At the meeting, I talked for a good 40 minutes, answered questions; everyone seemed very nice and eager to Stop. The. Big. Bad. Wolf. of Conversion Therapy. Some of the Committee members hadn't even been born when I was in my own therapy. I'm not sure how I felt about that, but I felt old.
I left, then heard nothing. Weeks passed. I emailed again, thanked them for inviting me to the meeting, to which they responded and said, "Oh, we were just about to email you. We will follow up with you next week, and invite you to join a sub committee about banning reparative therapy in British Columbia."

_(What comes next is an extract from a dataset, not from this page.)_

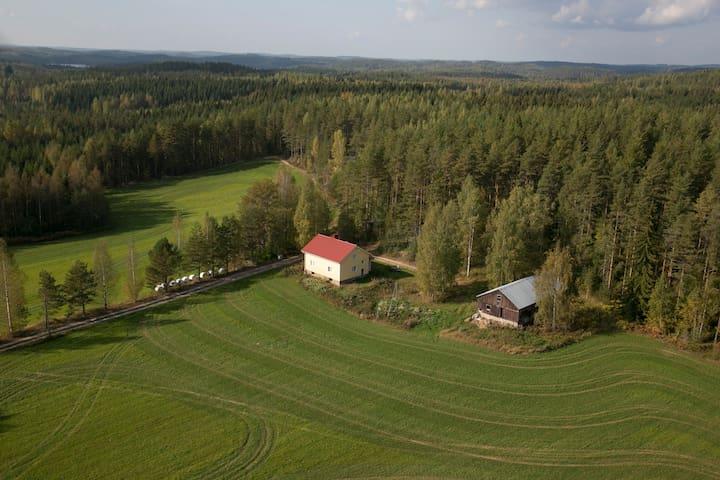 Talo Savonlinnan seudulla Sulkavalla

Weeks wore on; now months. Still no word. I don't care anymore. No, that's not true. Yes it is. Not it's not. I don't know anymore. I'm tired, and I'm mad. I can't stand the waiting. I can't wait for politicians, or committees. Bureaucracy makes me crazy. I can't stand trying to make my point that "conversion therapy" is dangerous, that it causes harm, that it hurts people, that it hurt me. I take it all far too personally. The issue is a very personal issue to me. Frankly, I don't know how it is I'm still alive today. The medications that the doctor prescribed to try and "kill" my sexuality (my homosexuality) nearly killed me. I overdosed. I should have died. Thankfully, I didn't die. I'm alive. I try and make a difference. I wrote a book. I spent a very long time writing this book, The Inheritance of Shame: A Memoir, to try and "get it right." Maybe someone will read it. Maybe it will help one kid. Maybe one parent will read it and think twice about sending their gay or trans kid into "conversion therapy." I hope so. I really do. That's my prayer.